Employers in Maryland are banned from discriminating against employees on the basis of gender under the Civil Rights Act of 1963 and the Equal Pay Act. Therefore, gender may not be the basis for any employer decisions regarding pay, hiring policies, or promotion criteria. They must also make sure that working environments will not be hostile towards a specific gender and that the work atmosphere is not overly sexual.
What Must be Proven in a Discrimination Claim?
The Equal Pay Act allows discrimination to be shown if it can be shown that both men and women work for the same employer doing the same tasks, and yet are paid differently.
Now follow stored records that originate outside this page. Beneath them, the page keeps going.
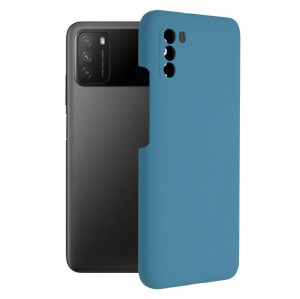 Husa telefon Xiaomi Poco M3 - Techsuit Soft Edge Silicone - Denim Blue - Img 1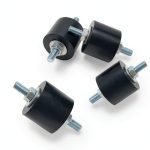Anti-Vibration Rubber Isolator Mounts M8 Jeacent Damping Mount-0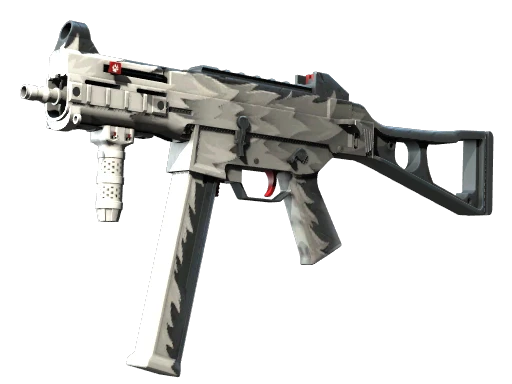 UMP-45 | Arctic Wolf (Field-Tested)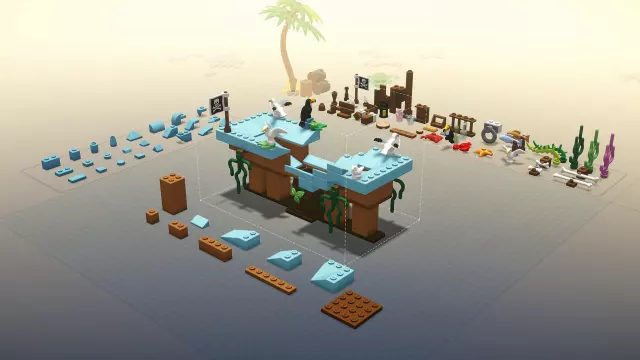 LEGO Bricktales — скриншот 2 из игры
A discrimination claim may also succeed when employers in Hagerstown hire only one particular gender, issues promotions based on gender, or retaliates against persons who seek relief for employer misconduct.
When is Sexual Harassment Prohibited?
Sexual harassment consists of all unwanted conduct of a sexual nature directed towards the victim, and includes both physical and verbal acts. Employers in Hagerstown may also be liable for the behavior, even when the conduct was done by an employee's co-worker.
Maryland employers may also be held liable for sexual harassment if it permits conduct that leads to an overly sexual work environment. The specific details for proving intent to discrimination can be complicated, and so gender discrimination might be challenging to prove without an attorney. The procedures for filing can also be complex.